Brief.
The entries should each be set down again precisely.
(Provided records Opens)
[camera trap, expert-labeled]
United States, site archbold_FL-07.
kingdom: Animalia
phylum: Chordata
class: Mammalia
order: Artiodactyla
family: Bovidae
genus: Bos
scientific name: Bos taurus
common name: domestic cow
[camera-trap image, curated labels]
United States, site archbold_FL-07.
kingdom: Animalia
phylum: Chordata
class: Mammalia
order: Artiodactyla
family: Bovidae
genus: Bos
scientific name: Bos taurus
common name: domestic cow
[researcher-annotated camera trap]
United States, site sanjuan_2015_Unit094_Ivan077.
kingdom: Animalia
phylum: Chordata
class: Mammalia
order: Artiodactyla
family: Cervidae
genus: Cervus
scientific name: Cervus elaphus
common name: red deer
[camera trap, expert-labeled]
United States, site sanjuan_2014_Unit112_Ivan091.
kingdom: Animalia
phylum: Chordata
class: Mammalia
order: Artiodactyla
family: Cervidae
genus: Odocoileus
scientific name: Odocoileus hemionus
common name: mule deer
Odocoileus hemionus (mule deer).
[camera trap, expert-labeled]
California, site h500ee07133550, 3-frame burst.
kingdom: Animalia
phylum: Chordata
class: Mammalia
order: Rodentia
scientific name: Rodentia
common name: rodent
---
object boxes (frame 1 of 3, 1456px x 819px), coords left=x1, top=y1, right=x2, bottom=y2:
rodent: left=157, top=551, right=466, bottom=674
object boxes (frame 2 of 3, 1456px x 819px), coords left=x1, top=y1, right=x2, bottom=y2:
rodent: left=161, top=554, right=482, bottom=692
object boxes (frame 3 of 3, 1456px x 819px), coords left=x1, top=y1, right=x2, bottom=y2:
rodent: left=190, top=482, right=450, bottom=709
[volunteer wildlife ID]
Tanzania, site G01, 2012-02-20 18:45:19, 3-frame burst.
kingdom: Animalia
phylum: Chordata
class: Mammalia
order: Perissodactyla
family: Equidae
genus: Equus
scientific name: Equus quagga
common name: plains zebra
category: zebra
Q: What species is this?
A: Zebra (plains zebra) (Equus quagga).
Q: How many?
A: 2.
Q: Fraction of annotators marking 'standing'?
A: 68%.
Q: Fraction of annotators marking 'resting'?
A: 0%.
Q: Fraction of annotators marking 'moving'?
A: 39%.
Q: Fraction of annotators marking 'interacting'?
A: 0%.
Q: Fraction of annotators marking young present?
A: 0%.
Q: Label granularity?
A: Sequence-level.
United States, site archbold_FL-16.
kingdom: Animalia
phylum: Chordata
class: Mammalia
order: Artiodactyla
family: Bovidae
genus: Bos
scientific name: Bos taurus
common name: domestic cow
(Provided records Closes)
Result of the exercise.
[camera trap, expert-labeled]
United States, site archbold_FL-07.
kingdom: Animalia
phylum: Chordata
class: Mammalia
order: Artiodactyla
family: Bovidae
genus: Bos
scientific name: Bos taurus
common name: domestic cow
[camera-trap image, curated labels]
United States, site archbold_FL-07.
kingdom: Animalia
phylum: Chordata
class: Mammalia
order: Artiodactyla
family: Bovidae
genus: Bos
scientific name: Bos taurus
common name: domestic cow
[researcher-annotated camera trap]
United States, site sanjuan_2015_Unit094_Ivan077.
kingdom: Animalia
phylum: Chordata
class: Mammalia
order: Artiodactyla
family: Cervidae
genus: Cervus
scientific name: Cervus elaphus
common name: red deer
[camera trap, expert-labeled]
United States, site sanjuan_2014_Unit112_Ivan091.
kingdom: Animalia
phylum: Chordata
class: Mammalia
order: Artiodactyla
family: Cervidae
genus: Odocoileus
scientific name: Odocoileus hemionus
common name: mule deer
Odocoileus hemionus (mule deer).
[camera trap, expert-labeled]
California, site h500ee07133550, 3-frame burst.
kingdom: Animalia
phylum: Chordata
class: Mammalia
order: Rodentia
scientific name: Rodentia
common name: rodent
---
object boxes (frame 1 of 3, 1456px x 819px), coords left=x1, top=y1, right=x2, bottom=y2:
rodent: left=157, top=551, right=466, bottom=674
object boxes (frame 2 of 3, 1456px x 819px), coords left=x1, top=y1, right=x2, bottom=y2:
rodent: left=161, top=554, right=482, bottom=692
object boxes (frame 3 of 3, 1456px x 819px), coords left=x1, top=y1, right=x2, bottom=y2:
rodent: left=190, top=482, right=450, bottom=709
[volunteer wildlife ID]
Tanzania, site G01, 2012-02-20 18:45:19, 3-frame burst.
kingdom: Animalia
phylum: Chordata
class: Mammalia
order: Perissodactyla
family: Equidae
genus: Equus
scientific name: Equus quagga
common name: plains zebra
category: zebra
Q: What species is this?
A: Zebra (plains zebra) (Equus quagga).
Q: How many?
A: 2.
Q: Fraction of annotators marking 'standing'?
A: 68%.
Q: Fraction of annotators marking 'resting'?
A: 0%.
Q: Fraction of annotators marking 'moving'?
A: 39%.
Q: Fraction of annotators marking 'interacting'?
A: 0%.
Q: Fraction of annotators marking young present?
A: 0%.
Q: Label granularity?
A: Sequence-level.
United States, site archbold_FL-16.
kingdom: Animalia
phylum: Chordata
class: Mammalia
order: Artiodactyla
family: Bovidae
genus: Bos
scientific name: Bos taurus
common name: domestic cow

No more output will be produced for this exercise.